Is it good? I am looking for alternative proofs

Answer 1

You can use only the triangle inequality:

$$|z| + |z-32 e^{ix}| \ge |32 e^{ix}| = 32 \\ |z-e^{ix}| + |z - 7 e^{ix}| \ge |7 e^{ix} - e^{ix}| = 6 \\ |z- 5e^{ix}| \ge 0$$

Adding up we get : $f(z) \ge 32 + 6 + 0 = 38$. We have equality for $z = 5e^{ix}$ ( an easy but important check). Conversely, if we have equality then necessarily $|z- 5 e^{ix}| = 0$ so $z = 5 e^{ix}$.

Note: $x$ is a parameter, $z$ is the variable.

Answer 2

This is not a formal approach but a trick I devised by myself. I shall be grateful if someone can provide it formally. Here's the approach.

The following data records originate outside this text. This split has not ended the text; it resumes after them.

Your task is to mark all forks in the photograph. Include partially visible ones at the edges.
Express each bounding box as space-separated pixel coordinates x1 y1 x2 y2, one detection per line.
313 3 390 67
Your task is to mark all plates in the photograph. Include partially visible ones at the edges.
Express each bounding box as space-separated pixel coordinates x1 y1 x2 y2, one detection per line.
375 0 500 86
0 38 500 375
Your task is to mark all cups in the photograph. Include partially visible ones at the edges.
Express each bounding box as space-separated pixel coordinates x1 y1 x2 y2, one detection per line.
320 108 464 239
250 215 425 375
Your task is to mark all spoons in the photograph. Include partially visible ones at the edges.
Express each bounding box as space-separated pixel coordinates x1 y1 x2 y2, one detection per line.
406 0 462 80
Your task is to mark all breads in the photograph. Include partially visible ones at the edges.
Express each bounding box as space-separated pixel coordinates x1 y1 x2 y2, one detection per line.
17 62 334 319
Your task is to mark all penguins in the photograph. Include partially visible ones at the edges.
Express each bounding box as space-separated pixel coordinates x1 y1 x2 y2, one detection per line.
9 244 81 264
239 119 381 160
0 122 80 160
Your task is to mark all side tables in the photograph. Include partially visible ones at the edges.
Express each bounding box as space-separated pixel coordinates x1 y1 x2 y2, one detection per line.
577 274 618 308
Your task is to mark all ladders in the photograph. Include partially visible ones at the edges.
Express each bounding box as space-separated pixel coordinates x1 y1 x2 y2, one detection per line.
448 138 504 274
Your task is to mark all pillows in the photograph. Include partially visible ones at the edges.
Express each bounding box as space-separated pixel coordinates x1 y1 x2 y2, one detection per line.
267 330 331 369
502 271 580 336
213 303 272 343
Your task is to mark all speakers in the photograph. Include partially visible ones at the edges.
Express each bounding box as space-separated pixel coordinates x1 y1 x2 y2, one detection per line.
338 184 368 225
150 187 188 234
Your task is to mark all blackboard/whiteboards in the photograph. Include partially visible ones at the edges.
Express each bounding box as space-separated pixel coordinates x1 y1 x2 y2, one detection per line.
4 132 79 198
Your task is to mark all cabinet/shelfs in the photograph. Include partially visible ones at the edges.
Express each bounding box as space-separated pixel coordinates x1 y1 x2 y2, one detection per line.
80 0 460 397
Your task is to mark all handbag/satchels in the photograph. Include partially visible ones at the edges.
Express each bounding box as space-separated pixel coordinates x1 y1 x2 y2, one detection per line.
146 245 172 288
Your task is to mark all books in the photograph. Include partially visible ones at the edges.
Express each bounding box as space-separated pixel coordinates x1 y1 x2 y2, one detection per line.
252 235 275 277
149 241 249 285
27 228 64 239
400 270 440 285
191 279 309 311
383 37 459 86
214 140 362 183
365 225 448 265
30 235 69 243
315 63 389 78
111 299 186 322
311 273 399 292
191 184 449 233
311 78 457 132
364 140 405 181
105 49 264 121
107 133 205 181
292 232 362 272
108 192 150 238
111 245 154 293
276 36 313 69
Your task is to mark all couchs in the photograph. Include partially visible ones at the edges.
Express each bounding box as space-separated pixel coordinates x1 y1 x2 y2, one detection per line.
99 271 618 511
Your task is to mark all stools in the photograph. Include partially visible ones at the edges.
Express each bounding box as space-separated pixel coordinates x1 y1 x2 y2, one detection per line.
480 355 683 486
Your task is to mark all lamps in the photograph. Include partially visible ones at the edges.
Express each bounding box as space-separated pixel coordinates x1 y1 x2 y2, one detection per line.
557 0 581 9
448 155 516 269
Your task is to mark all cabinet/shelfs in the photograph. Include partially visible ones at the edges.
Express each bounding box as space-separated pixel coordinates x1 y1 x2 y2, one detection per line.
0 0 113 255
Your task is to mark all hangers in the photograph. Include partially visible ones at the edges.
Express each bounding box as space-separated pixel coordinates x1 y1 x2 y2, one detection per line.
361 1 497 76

Given, $$\left|z-r_{1}\right|+\left|z-r_{2}\right|+\left|z-r_{3}\right|+\left|z-r_{4}\right|+\left|z-r_{5}\right|+ \dots +\left|z-r_n\right|$$

Open the modulus such that the coefficient of $z$ is either $1$ or $0$. If it is zero, you straight away get the minimum, if it is $1$ just put $z$ such that it is the higher $r_i$ in the interval of expansion.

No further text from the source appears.